I deleted my Keybase account

Keybase was acquired by Zoom, the videoconferencing company. In case you never heard of Keybase, it’s a service providing “identity” proofs tied to cryprographic keys, pulling together the various digital identities that many of us have online.

My Keybase account was deleted. None of the proofs exists anymore, even those that I had published on a few websites that I don’t even use anymore (like Twitter). I had never used it except for that vanity ‘look at my identities’ feeling. And to think that in the beginning many respected FOSS leaders jumped in like it was an amazing solution to GPG usability issues… Now it’s filled with fake accounts eager for cryptocurrency.

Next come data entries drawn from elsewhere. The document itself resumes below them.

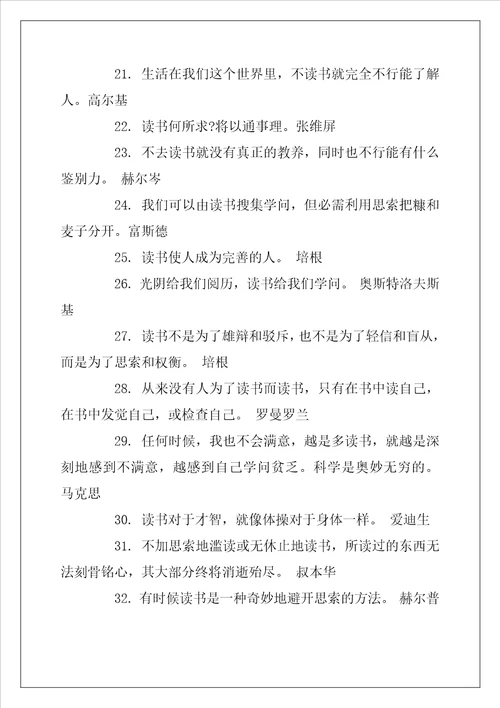 21. 生活在我们这个世界里，不读书就完全不行能了解人。高尔基

22. 读书何所求?将以通事理。张维屏

23. 不去读书就没有真正的教养，同时也不行能有什么鉴别力。 赫尔岑

24. 我们可以由读书搜集学问，但必需利用思索把糠和麦子分开。富斯德

25. 读书使人成为完善的人。 培根

26. 光阴给我们阅历，读书给我们学问。 奥斯特洛夫斯基

27. 读书不是为了雄辩和驳斥，也不是为了轻信和盲从，而是为了思索和权衡。 培根

28. 从来没有人为了读书而读书，只有在书中读自己，在书中发觉自己，或检查自己。 罗曼罗兰

29. 任何时候，我也不会满意，越是多读书，就越是深刻地感到不满意，越感到自己学问贫乏。科学是奥妙无穷的。马克思

30. 读书对于才智，就像体操对于身体一样。 爱迪生

31. 不加思索地滥读或无休止地读书，所读过的东西无法刻骨铭心，其大部分终将消逝殆尽。 叔本华

32. 有时候读书是一种奇妙地避开思索的方法。 赫尔普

As many have noted, Keybase was bound to be sold from the beginning since it was based on venture capital funding. It may be difficult to put it in practice, but my resolution is to never create new accounts on web services provided by VC funded startups. And even without the VC, the Keybase server and infrastructure always was a proprietary black box ‒ you have no way of running your our Keybase server. Clever marketing had this centralization pictured as the best solution to the wide fragmentation that makes many possible uses of cryptographic keys difficult for most people.

Of course I had never uploaded my private keys to Keybase, despite this being strongly encouraged by the official documentation. But there’s a good chance that some people did that, and it doesn’t sound too good.

I don’t think I will look for a replacement, even though a few alternatives have already been announced (keys.pub, openpgp proofs). My current GPG key is found at keys.openpgp.org and many email clients can retrieve it on the fly thanks to WKD.